Temos uma trajetória, mas infelizmente nossos partidos não estão registrando isso. É importante dizer que nesse dia nós levantamos um movimento político original, sem tutela, sobre o comando das mulheres negras, como um projeto emancipatório, democrático, olhando para toda a cidade de Salvador. A nossa ação política mudou para sempre a narrativa. Pensamos um projeto de liberdade para toda a sociedade. E como dizia o Movimento Negro Unificado (MNU) em 1978: o projeto do povo negro é um projeto para toda a sociedade brasileira.
AzMina: Como você vê a escolha do PT nas prévias em Salvador pelo nome da Major Denice? E para onde vai o “Agora é ela”?
Vilma: Entramos em uma disputa e respeitamos as instâncias partidárias. A decisão foi tomada por uma instância nas condições que nós tínhamos, inclusive de saúde, sanitárias, não era possível mais reuniões em plenárias abertas [por conta da pandemia do covid]. Foi feito um diretório digital pela primeira vez na história. Os grupos políticos dentro das suas potências disputaram ali. É importante que um partido formado por campos políticos respeite todos os seguimentos, inclusive os que têm uma posição como a nossa, e que continuem respeitando as questões que nós defendemos.

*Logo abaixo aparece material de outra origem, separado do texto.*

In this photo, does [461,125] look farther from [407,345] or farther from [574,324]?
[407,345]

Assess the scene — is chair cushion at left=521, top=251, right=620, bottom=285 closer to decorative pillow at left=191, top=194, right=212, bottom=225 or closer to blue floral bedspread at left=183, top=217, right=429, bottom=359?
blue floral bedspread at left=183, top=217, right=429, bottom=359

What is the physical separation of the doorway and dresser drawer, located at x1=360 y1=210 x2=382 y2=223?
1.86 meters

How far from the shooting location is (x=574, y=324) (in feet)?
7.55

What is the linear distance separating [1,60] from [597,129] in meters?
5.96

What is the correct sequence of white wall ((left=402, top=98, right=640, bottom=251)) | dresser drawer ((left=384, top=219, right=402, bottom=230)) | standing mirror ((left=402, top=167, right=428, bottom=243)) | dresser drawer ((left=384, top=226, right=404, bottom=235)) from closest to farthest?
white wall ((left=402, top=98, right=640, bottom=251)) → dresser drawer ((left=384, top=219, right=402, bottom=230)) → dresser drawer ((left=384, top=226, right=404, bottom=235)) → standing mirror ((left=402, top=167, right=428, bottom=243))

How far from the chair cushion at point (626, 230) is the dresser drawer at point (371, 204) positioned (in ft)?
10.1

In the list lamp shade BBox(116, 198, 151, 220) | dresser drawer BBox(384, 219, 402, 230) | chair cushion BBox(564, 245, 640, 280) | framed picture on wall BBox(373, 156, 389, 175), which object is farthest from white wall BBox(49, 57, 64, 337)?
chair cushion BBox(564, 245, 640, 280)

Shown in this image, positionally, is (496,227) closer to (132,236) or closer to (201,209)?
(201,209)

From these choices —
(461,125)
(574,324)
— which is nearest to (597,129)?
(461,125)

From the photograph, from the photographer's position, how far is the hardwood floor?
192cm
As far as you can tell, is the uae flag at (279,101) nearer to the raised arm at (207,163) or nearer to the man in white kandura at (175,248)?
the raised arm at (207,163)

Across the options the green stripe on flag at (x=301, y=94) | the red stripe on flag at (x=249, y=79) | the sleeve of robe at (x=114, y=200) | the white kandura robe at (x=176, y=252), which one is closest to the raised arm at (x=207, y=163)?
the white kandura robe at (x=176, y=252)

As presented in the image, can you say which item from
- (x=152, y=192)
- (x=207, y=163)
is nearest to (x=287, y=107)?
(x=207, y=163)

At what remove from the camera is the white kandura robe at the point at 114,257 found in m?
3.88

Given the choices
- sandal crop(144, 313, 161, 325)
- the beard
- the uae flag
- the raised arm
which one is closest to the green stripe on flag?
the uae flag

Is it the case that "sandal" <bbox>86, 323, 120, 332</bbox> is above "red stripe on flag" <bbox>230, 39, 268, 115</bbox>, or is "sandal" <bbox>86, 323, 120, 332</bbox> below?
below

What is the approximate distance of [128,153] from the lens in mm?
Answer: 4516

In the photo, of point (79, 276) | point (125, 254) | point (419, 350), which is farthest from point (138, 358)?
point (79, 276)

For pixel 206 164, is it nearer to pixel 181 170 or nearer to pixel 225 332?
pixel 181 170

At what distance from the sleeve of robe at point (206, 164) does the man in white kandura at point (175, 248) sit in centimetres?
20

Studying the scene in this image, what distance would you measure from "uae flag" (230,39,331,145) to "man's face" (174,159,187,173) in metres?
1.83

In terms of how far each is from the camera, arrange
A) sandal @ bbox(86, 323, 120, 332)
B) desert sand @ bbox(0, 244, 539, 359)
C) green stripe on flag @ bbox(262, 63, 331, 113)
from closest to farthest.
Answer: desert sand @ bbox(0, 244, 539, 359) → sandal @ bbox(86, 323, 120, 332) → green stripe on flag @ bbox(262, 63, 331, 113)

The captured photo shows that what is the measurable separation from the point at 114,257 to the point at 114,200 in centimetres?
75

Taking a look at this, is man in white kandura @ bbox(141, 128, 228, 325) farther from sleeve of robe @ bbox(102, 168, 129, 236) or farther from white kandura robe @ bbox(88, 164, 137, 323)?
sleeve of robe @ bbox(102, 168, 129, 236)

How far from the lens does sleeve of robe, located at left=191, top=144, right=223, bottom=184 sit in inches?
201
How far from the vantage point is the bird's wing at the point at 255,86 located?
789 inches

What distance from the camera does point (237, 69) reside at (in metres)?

O movimento “Agora é ela” e toda a sua energia política agora está sendo colocada para eleger uma bancada de parlamentares de esquerda na Câmara Municipal de Salvador. E vamos continuar a nossa batalha para fazer com que homens e mulheres de esquerda libertem a nossa cidade dos lobbys, principalmente os econômicos. Nós disputamos, nossa posição foi vencida, e a gente segue.
AzMina: O que as mulheres negras trazem dos movimentos sociais para a política, pensando nos novos modelos que temos visto nas últimas eleições, como as campanhas e mandatos coletivos?
Vilma: Quando eu olho no meu estado, a única parlamentar negra que chegou à Assembleia Legislativa foi Olívia Santana, que tem uma postura muito correta, firme no campo da esquerda. Mas a situação de asfixia política para as mulheres negras aqui é muito grave. Nós não vivemos essa emoção de ver mulheres negras de esquerda no parlamento. Esse é o projeto que nós defendemos e que nós disputamos. Mas nós vemos com muita alegria a presença da Leci Brandão da Assembleia Legislativa de São Paulo, da Erica Malunguinho, que é uma potência. Mas essa não é a nossa realidade na Bahia.
E nós estamos lutando para que se torne uma realidade. E as plataformas coletivas, que fazem com que mulheres incríveis como Andreia de Jesus, uma parlamentar brilhante consiga estar no parlamento e leve as agendas incríveis que ela leva, tudo isso para nós é uma nova escola de ciência política, que mostra o acúmulo de nós, mulheres negras, ao longo de 40 anos. E lembrar que Lélia Gonzalez foi a primeira que abriu esse caminho contemporâneo quando foi candidata em 1982, Luiza Bairros [ministra-chefe da Secretaria de Políticas de Promoção da Igualdade Racial do Brasil entre 2011 e 2014]. Nós somos herdeiras delas. A história que a gente traz para a cena política contemporânea tem a ver com o acúmulo que elas nos deram.